* Instructions to follow
Can you copy out the text lines of the data below word for word, keeping every line in order? Leave the pictures out of your answer.

* Material supplied
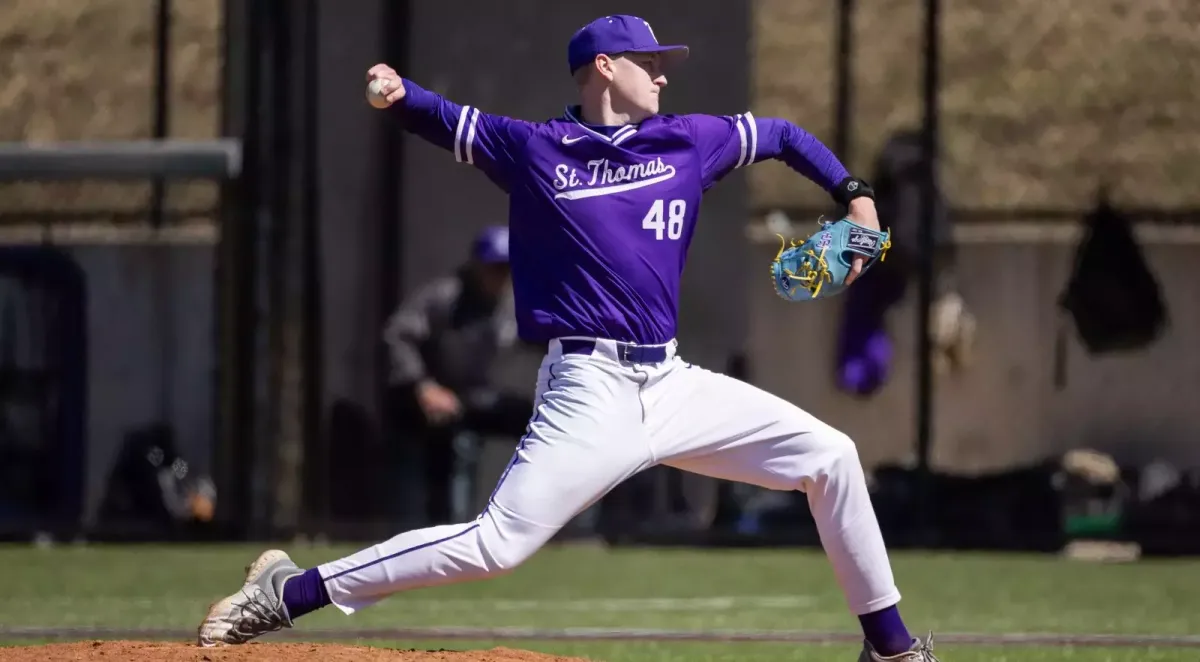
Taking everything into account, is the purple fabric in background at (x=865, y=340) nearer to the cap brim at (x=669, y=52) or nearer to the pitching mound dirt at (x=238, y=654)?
the cap brim at (x=669, y=52)

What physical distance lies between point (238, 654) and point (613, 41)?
2.03m

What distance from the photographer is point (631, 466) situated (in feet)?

* Answer
Taking everything into account, is the purple fabric in background at (x=865, y=340) nearer to the cap brim at (x=669, y=52) or nearer to the pitching mound dirt at (x=238, y=654)?
the cap brim at (x=669, y=52)

What physical distance lies between point (238, 654) and point (613, 41)?
2.03m

What distance from the photographer is point (631, 466) situated (in feet)?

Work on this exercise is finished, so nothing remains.